WRITTEN EXERCISE 1: Which proper names of bands, people, or albums does the Nargaroth review mention? List each one once.
WRITTEN EXERCISE 2: Could you write out the Nargaroth review between "I bring up the" and "motivations behind Nargaroth.", inclusive, substituting "monotonous" for "tedious"?
WRITTEN EXERCISE 3: How might the Nargaroth review go on? Carry it on from its last sentence.

═════ PROVIDED PASSAGE

I'm starting to suspect that Nargaroth founder Kanwulf has been more dedicated to trolling the black metal community than actually providing genuine, creative material. Although from time to time Nargaroth has written and recorded some outstanding songs, the general overall quality of the catalogue is spotty at best. Considering Kanwulf's tendency to generate misinformation about the origins of the band, it's entirely possible he's been out to pull the black metal collective leg all along.

I bring up the trolling aspect because if he actually took the music on Spectral Visions of Mental Warfare seriously, then he's a rather pretentious mofo who really needs a smack upside head for releasing such tedious music. The highly wordy song titles alone suggest that yes, he is having a laugh at someone somewhere, but it's hard to be absolutely sure without actually getting him drunk to the point where he admits his real motivations behind Nargaroth.

══════════
═════ GIVEN DATA

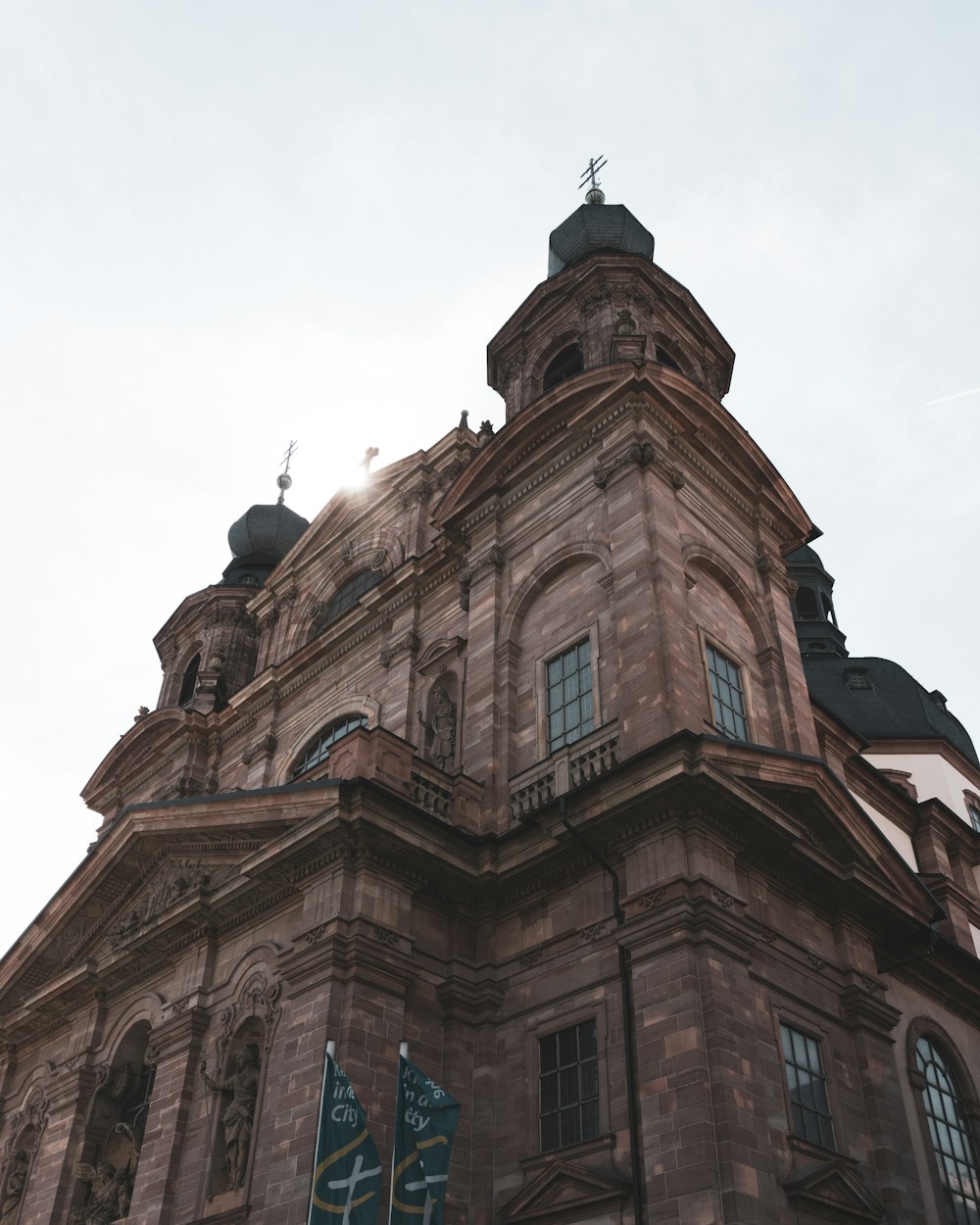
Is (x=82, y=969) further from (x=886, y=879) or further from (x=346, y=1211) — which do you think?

══════════

OUTPUT 1: Nargaroth, Kanwulf, Spectral Visions of Mental Warfare

OUTPUT 2:
I bring up the trolling aspect because if he actually took the music on Spectral Visions of Mental Warfare seriously, then he's a rather pretentious mofo who really needs a smack upside head for releasing such monotonous music. The highly wordy song titles alone suggest that yes, he is having a laugh at someone somewhere, but it's hard to be absolutely sure without actually getting him drunk to the point where he admits his real motivations behind Nargaroth.

OUTPUT 3:
This album is a generally mediocre release which, to great tragedy, mostly dwells in the truly awful realm of "ambient black metal". That particular wretched substyle is where musicians who generally shriek like goblins and play treble guitar leads a lot sit down at their Casio keyboards and churn out dismally uncreative "mood pieces" that somehow get embraced by at least a subset of the black metal fanbase. Mortiis made a career of it until he finally decided goth was the way to go. In some cases, it's obvious Nargaroth was out to ape Burzum's Filosofem era ("An Indifferent Cold in the Womb of Eve") but at other times he seems to be channeling the dark side of Jean Michel Jarre. Oxygene, this is not. At its best, Spectral Visions of Mental Warfare almost provides some passable atmospheric black metal on a couple songs, but by the time my ears got to them, I was truly annoyed at the level of silliness with the clumsy stabs at ambience.

Much of Nargaroth's output has been hit or miss throughout Kanwulf's career and frankly this is a miss. If he's mocking the Serious Black Metal Introspective Musicians and having a laugh at their expense, I do say "well played", but let's just say I'm not going to sit through the joke ever again.